> **ACTIVITY**:
Every single entry needs to appear again exactly as given.

⟨

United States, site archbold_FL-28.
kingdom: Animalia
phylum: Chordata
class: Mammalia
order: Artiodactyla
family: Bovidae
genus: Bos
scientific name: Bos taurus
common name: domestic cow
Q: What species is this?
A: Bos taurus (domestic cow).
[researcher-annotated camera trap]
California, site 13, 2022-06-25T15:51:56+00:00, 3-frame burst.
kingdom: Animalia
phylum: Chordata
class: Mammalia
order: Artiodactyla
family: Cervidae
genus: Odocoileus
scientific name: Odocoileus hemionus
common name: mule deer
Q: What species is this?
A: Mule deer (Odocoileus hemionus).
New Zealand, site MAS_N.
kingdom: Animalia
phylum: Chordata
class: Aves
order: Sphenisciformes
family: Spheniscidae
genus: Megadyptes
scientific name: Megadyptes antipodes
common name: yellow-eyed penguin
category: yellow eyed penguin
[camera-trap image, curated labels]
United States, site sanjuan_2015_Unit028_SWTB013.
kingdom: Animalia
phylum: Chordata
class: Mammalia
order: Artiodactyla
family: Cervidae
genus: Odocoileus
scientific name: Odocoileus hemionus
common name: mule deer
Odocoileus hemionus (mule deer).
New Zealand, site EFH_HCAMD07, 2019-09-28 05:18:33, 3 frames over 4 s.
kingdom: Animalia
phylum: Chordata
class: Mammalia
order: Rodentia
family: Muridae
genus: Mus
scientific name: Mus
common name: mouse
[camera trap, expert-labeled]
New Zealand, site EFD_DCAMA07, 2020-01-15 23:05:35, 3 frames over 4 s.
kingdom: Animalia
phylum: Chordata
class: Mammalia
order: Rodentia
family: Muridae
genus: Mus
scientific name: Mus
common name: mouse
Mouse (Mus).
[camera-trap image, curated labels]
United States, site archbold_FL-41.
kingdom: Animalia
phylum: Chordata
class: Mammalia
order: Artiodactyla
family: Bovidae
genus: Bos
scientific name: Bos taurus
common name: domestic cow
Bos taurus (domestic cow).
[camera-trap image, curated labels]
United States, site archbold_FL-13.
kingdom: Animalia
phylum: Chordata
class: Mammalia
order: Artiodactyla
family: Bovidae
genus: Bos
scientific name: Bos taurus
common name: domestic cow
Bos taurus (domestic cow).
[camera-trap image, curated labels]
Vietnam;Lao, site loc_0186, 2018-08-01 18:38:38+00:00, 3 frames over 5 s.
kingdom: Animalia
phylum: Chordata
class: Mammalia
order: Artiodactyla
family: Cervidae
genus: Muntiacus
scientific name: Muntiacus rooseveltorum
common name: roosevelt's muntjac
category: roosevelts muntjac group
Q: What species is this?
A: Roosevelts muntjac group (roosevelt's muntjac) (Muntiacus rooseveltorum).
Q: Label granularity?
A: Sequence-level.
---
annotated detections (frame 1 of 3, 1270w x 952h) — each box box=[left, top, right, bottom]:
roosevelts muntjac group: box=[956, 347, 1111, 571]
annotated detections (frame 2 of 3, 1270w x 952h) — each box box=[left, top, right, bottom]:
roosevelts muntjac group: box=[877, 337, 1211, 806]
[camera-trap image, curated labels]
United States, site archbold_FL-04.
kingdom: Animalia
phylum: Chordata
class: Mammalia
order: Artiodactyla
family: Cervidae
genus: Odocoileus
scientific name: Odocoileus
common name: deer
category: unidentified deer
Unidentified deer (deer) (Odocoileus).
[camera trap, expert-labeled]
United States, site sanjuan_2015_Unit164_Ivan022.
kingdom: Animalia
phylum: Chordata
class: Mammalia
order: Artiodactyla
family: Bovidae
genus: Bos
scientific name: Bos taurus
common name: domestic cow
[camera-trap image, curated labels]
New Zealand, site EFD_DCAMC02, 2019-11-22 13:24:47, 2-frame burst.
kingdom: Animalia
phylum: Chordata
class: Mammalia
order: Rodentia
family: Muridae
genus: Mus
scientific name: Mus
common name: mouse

⟩

> **SOLUTION**:
United States, site archbold_FL-28.
kingdom: Animalia
phylum: Chordata
class: Mammalia
order: Artiodactyla
family: Bovidae
genus: Bos
scientific name: Bos taurus
common name: domestic cow
Q: What species is this?
A: Bos taurus (domestic cow).
[researcher-annotated camera trap]
California, site 13, 2022-06-25T15:51:56+00:00, 3-frame burst.
kingdom: Animalia
phylum: Chordata
class: Mammalia
order: Artiodactyla
family: Cervidae
genus: Odocoileus
scientific name: Odocoileus hemionus
common name: mule deer
Q: What species is this?
A: Mule deer (Odocoileus hemionus).
New Zealand, site MAS_N.
kingdom: Animalia
phylum: Chordata
class: Aves
order: Sphenisciformes
family: Spheniscidae
genus: Megadyptes
scientific name: Megadyptes antipodes
common name: yellow-eyed penguin
category: yellow eyed penguin
[camera-trap image, curated labels]
United States, site sanjuan_2015_Unit028_SWTB013.
kingdom: Animalia
phylum: Chordata
class: Mammalia
order: Artiodactyla
family: Cervidae
genus: Odocoileus
scientific name: Odocoileus hemionus
common name: mule deer
Odocoileus hemionus (mule deer).
New Zealand, site EFH_HCAMD07, 2019-09-28 05:18:33, 3 frames over 4 s.
kingdom: Animalia
phylum: Chordata
class: Mammalia
order: Rodentia
family: Muridae
genus: Mus
scientific name: Mus
common name: mouse
[camera trap, expert-labeled]
New Zealand, site EFD_DCAMA07, 2020-01-15 23:05:35, 3 frames over 4 s.
kingdom: Animalia
phylum: Chordata
class: Mammalia
order: Rodentia
family: Muridae
genus: Mus
scientific name: Mus
common name: mouse
Mouse (Mus).
[camera-trap image, curated labels]
United States, site archbold_FL-41.
kingdom: Animalia
phylum: Chordata
class: Mammalia
order: Artiodactyla
family: Bovidae
genus: Bos
scientific name: Bos taurus
common name: domestic cow
Bos taurus (domestic cow).
[camera-trap image, curated labels]
United States, site archbold_FL-13.
kingdom: Animalia
phylum: Chordata
class: Mammalia
order: Artiodactyla
family: Bovidae
genus: Bos
scientific name: Bos taurus
common name: domestic cow
Bos taurus (domestic cow).
[camera-trap image, curated labels]
Vietnam;Lao, site loc_0186, 2018-08-01 18:38:38+00:00, 3 frames over 5 s.
kingdom: Animalia
phylum: Chordata
class: Mammalia
order: Artiodactyla
family: Cervidae
genus: Muntiacus
scientific name: Muntiacus rooseveltorum
common name: roosevelt's muntjac
category: roosevelts muntjac group
Q: What species is this?
A: Roosevelts muntjac group (roosevelt's muntjac) (Muntiacus rooseveltorum).
Q: Label granularity?
A: Sequence-level.
---
annotated detections (frame 1 of 3, 1270w x 952h) — each box box=[left, top, right, bottom]:
roosevelts muntjac group: box=[956, 347, 1111, 571]
annotated detections (frame 2 of 3, 1270w x 952h) — each box box=[left, top, right, bottom]:
roosevelts muntjac group: box=[877, 337, 1211, 806]
[camera-trap image, curated labels]
United States, site archbold_FL-04.
kingdom: Animalia
phylum: Chordata
class: Mammalia
order: Artiodactyla
family: Cervidae
genus: Odocoileus
scientific name: Odocoileus
common name: deer
category: unidentified deer
Unidentified deer (deer) (Odocoileus).
[camera trap, expert-labeled]
United States, site sanjuan_2015_Unit164_Ivan022.
kingdom: Animalia
phylum: Chordata
class: Mammalia
order: Artiodactyla
family: Bovidae
genus: Bos
scientific name: Bos taurus
common name: domestic cow
[camera-trap image, curated labels]
New Zealand, site EFD_DCAMC02, 2019-11-22 13:24:47, 2-frame burst.
kingdom: Animalia
phylum: Chordata
class: Mammalia
order: Rodentia
family: Muridae
genus: Mus
scientific name: Mus
common name: mouse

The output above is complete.